Meu marido queria pegar o microfone e avisar o que estava acontecendo. Foi nesse momento que eu fiquei em estado de choque e desmaiei. Não suportei o constrangimento, a vergonha. Jamais vou esquecer o que eu passei naquele dia. Minha família acionou uma ambulância, fui medicada ali mesmo e acordei algum tempo depois, disposta a dar a volta por cima e terminar a cerimônia da forma como eu havia sonhado. Felizmente a festa rolou até às 6 horas do dia seguinte. O café da manhã, agendado para o horário da saída, foi servido às 21 horas para tapear a fome dos convidados. E o meu álbum de fotos é uma tragédia, estou toda descabelada.

No dia seguinte eu fui direto à casa da dona do bufê, que me atendeu de pijamas sem ter noção do que havia acontecido. Ela pegou um talão de cheques e me ofereceu 2 000 reais para compensar o erro. Não aceitei. Não era justo, com todo o constrangimento que eu e meu marido sofremos.

Entramos na Justiça para pedir de volta o valor pago corrigido com juros e correção monetária, além de danos morais pelo que passamos.
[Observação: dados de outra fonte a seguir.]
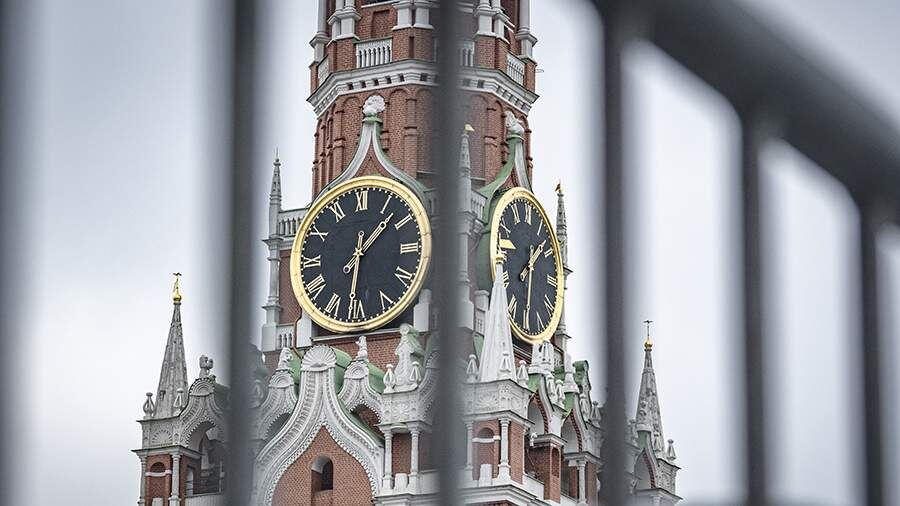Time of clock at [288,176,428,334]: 1:31
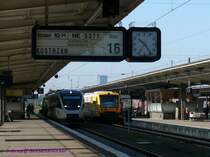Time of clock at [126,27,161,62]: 10:24
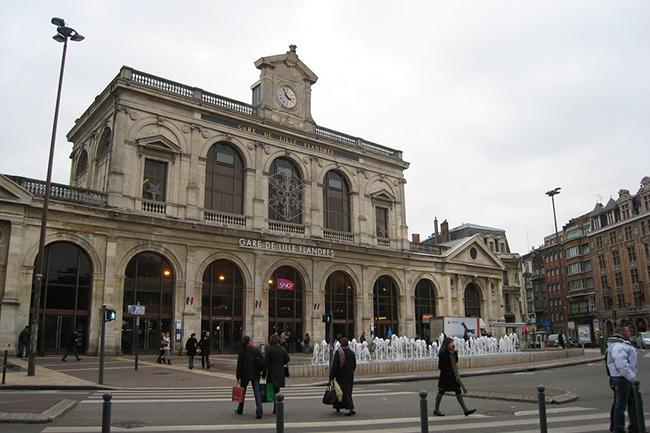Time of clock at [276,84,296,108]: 3:56
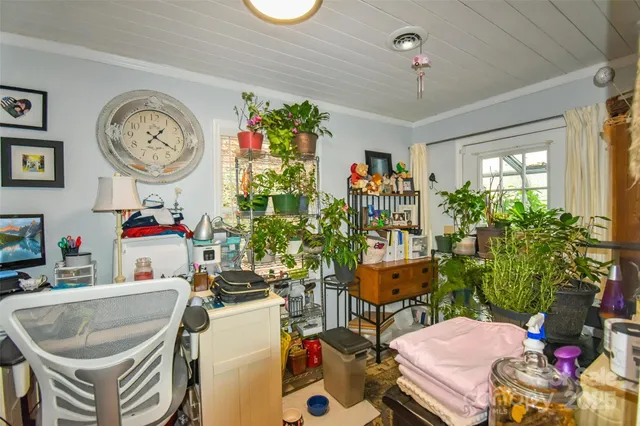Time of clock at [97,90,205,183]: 1:20
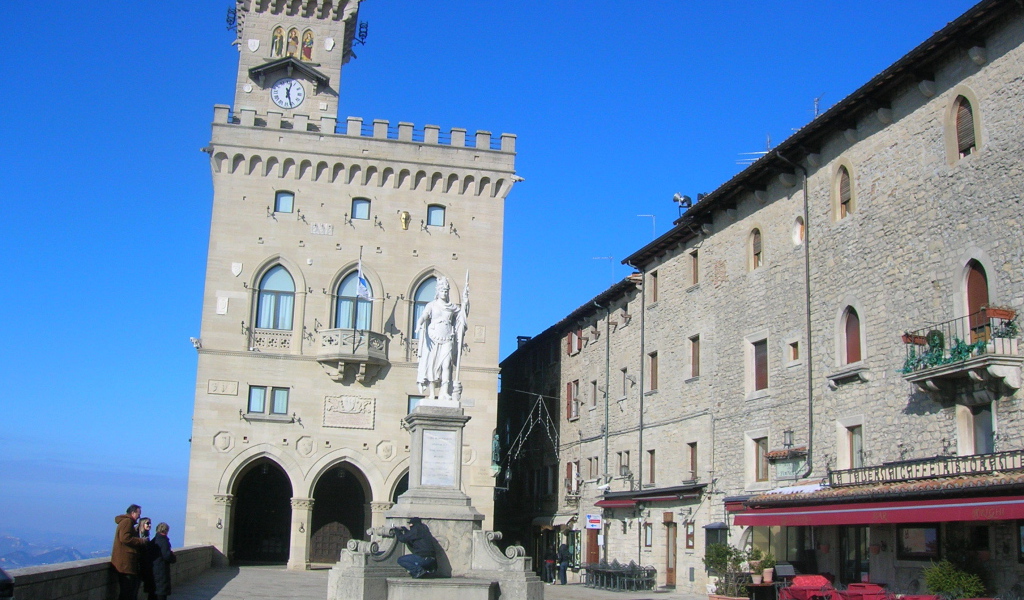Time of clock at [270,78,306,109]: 12:27
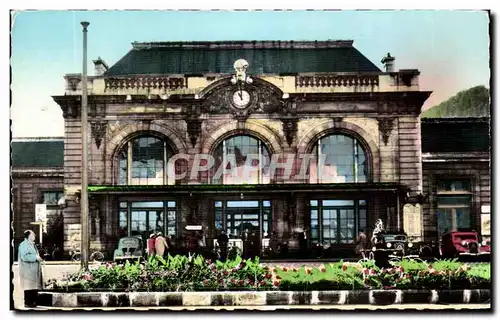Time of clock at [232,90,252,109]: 11:00
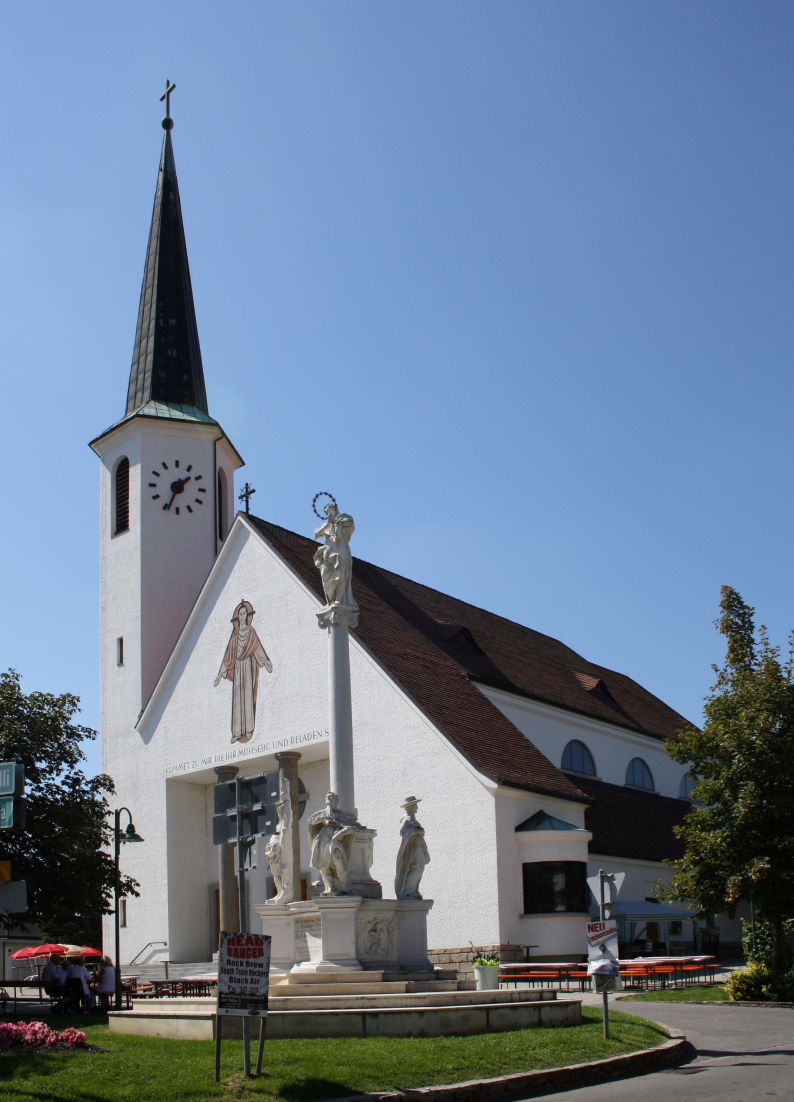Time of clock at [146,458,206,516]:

Na primeira instância, o juiz determinou uma indenização de 35 000 reais, mas eles recorreram e agora o Tribunal de Justiça reduziu o valor para 10 500 reais. É muito pouco, não cobre nem o valor que gastamos. Contratamos um serviço que não foi entregue, por isso vamos recorrer ao tribunal superior, em Brasília. Independentemente do valor que venha a ser estabelecido, esse é um dia que eu jamais vou esquecer na minha vida. O meu sonho se transformou num pesadelo.